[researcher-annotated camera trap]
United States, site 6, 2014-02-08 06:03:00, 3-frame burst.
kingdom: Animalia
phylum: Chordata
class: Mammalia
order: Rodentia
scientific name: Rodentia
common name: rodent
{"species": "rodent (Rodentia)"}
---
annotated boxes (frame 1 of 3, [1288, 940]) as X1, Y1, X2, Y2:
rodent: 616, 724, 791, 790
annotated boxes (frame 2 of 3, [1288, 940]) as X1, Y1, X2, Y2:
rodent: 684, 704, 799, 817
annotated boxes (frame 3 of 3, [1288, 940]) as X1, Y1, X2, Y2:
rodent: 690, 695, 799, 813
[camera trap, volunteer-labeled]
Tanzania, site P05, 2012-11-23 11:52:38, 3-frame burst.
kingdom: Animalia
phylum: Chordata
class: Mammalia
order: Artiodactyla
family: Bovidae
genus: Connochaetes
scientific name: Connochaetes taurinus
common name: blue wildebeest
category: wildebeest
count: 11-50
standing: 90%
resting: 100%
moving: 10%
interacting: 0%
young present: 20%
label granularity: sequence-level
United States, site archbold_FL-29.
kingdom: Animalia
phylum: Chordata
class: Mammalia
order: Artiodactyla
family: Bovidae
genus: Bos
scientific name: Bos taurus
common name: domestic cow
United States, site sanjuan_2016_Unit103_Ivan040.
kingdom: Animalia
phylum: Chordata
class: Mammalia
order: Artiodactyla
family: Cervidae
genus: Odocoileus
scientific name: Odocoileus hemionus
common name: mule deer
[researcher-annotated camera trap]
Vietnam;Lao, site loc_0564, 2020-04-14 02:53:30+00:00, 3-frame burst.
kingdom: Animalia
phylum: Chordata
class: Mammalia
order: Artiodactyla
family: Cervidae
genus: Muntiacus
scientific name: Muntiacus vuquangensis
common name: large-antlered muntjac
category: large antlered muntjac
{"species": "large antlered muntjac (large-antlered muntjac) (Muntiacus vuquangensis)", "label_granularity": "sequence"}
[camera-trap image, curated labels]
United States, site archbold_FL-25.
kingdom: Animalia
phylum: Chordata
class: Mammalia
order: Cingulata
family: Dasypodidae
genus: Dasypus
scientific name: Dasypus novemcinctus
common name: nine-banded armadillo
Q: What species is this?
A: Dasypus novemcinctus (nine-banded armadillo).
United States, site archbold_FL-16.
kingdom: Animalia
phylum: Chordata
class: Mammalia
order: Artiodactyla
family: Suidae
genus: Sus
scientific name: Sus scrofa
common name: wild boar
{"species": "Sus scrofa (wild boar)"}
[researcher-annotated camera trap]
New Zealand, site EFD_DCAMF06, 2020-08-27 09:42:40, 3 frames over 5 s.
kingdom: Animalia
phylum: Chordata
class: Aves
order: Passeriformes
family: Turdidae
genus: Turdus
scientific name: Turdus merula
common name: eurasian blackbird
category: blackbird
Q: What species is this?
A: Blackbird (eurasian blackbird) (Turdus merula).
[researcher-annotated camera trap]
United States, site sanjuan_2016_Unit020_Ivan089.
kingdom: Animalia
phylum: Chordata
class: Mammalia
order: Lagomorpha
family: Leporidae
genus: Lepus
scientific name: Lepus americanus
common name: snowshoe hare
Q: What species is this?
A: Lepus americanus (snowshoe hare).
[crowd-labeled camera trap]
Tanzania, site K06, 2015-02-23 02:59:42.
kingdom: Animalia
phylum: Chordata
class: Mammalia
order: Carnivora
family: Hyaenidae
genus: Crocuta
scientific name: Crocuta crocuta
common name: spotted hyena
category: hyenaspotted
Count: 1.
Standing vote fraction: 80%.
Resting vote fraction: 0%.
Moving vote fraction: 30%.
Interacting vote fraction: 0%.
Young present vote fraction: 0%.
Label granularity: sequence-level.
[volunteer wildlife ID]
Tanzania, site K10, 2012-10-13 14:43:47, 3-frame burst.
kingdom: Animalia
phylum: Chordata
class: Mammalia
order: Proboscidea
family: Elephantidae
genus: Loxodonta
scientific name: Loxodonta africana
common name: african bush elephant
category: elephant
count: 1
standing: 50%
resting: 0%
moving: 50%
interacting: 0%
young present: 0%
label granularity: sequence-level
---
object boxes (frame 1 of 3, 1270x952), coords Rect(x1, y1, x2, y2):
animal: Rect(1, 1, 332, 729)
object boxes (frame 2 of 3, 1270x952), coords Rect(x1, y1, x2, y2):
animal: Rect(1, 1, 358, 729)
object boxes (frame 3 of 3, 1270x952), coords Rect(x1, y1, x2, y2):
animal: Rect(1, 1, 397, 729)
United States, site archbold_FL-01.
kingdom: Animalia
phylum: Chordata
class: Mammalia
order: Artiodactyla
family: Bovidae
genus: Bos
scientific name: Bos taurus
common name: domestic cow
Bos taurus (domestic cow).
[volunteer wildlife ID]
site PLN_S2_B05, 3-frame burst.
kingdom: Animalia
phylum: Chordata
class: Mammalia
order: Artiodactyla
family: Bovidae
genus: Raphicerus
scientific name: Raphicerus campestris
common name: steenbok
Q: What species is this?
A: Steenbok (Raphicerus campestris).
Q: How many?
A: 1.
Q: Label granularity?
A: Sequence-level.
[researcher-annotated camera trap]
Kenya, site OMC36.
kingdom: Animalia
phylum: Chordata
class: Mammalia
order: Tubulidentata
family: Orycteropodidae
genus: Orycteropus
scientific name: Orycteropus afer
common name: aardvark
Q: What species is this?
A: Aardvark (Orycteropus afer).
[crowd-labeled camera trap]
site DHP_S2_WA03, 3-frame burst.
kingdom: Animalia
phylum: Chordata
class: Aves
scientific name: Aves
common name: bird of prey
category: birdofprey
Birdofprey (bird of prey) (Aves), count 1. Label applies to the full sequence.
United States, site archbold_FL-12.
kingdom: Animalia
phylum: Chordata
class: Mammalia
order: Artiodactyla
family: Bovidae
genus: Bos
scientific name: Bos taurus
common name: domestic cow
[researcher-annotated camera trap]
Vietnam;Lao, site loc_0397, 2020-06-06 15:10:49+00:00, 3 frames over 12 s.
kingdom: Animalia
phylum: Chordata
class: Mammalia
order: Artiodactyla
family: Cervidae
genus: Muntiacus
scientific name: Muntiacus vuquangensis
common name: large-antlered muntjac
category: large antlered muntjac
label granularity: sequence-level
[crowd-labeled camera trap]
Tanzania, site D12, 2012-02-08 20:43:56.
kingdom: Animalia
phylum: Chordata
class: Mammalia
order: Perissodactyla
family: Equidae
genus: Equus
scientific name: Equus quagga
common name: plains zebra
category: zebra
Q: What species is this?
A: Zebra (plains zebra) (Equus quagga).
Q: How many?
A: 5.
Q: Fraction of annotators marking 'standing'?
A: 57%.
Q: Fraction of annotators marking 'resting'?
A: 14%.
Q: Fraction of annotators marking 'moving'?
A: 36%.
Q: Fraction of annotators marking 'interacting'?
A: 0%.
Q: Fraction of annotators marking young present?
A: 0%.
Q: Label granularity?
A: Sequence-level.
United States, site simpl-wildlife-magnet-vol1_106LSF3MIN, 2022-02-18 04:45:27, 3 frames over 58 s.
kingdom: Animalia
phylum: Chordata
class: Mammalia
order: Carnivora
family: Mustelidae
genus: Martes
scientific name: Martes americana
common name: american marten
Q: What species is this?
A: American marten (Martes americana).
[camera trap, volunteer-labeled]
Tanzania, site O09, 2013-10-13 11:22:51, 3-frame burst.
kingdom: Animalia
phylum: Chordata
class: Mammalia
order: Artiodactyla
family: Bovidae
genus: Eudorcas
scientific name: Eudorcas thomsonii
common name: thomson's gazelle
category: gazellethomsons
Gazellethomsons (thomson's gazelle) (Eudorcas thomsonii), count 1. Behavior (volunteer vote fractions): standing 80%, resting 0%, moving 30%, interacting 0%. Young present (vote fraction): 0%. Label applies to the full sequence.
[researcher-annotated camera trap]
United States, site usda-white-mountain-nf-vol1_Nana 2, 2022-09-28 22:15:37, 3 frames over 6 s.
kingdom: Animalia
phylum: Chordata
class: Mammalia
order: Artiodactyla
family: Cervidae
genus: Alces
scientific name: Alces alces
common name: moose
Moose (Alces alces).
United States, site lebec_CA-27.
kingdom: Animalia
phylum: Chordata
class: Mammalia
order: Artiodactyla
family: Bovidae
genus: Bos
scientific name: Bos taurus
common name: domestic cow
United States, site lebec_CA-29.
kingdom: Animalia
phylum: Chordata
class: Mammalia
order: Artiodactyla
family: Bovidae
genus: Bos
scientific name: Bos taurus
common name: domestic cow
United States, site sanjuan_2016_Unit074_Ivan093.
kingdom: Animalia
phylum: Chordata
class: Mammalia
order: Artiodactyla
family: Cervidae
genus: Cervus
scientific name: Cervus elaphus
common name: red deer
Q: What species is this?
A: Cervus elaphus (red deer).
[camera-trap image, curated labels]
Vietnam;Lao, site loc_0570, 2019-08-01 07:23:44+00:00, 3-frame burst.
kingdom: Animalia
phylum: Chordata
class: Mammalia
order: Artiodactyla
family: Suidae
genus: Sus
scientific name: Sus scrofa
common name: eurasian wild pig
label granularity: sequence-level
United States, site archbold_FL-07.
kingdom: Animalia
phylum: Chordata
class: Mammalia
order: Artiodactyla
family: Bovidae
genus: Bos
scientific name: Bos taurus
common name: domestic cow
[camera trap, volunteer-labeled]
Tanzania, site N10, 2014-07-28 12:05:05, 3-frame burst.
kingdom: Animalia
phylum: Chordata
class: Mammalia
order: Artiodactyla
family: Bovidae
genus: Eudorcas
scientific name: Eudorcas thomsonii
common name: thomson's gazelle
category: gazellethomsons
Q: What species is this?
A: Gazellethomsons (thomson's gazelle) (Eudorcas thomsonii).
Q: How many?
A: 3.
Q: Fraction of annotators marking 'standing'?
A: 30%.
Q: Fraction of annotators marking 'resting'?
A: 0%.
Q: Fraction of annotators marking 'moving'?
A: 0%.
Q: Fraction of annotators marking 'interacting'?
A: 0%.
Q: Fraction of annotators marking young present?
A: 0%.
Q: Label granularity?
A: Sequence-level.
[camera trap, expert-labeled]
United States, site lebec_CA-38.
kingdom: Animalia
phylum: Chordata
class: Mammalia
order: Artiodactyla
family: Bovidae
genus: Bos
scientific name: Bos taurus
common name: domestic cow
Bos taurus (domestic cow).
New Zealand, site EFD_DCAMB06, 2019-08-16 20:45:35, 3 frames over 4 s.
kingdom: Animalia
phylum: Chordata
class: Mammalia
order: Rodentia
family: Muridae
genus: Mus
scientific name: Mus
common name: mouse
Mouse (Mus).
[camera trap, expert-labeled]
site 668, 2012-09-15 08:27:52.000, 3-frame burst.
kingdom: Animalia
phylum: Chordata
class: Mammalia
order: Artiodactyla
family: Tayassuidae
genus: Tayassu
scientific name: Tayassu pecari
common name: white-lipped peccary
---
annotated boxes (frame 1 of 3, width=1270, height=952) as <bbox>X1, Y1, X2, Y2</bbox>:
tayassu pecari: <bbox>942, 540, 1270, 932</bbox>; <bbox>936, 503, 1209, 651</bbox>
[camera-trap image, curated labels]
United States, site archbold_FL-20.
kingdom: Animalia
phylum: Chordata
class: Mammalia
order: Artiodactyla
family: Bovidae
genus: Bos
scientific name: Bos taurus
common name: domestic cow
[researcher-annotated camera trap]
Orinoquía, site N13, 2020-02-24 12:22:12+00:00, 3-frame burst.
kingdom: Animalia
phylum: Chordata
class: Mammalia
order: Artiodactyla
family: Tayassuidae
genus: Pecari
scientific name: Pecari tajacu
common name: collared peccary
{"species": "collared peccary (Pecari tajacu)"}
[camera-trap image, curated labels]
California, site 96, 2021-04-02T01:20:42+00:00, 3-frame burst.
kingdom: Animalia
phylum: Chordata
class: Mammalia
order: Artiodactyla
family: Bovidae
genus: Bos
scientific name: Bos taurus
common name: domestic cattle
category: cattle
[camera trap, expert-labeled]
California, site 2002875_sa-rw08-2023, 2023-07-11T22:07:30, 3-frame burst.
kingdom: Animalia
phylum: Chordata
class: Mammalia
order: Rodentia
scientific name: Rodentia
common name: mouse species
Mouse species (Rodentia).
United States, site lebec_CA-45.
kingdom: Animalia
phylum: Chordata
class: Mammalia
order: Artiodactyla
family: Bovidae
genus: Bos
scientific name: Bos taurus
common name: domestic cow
---------------
■ PROBLEM DETAILS
Return each line of the listing that holds the word "over".

■ ANSWER FOR THE TASK
New Zealand, site EFD_DCAMF06, 2020-08-27 09:42:40, 3 frames over 5 s.
Vietnam;Lao, site loc_0397, 2020-06-06 15:10:49+00:00, 3 frames over 12 s.
United States, site simpl-wildlife-magnet-vol1_106LSF3MIN, 2022-02-18 04:45:27, 3 frames over 58 s.
United States, site usda-white-mountain-nf-vol1_Nana 2, 2022-09-28 22:15:37, 3 frames over 6 s.
New Zealand, site EFD_DCAMB06, 2019-08-16 20:45:35, 3 frames over 4 s.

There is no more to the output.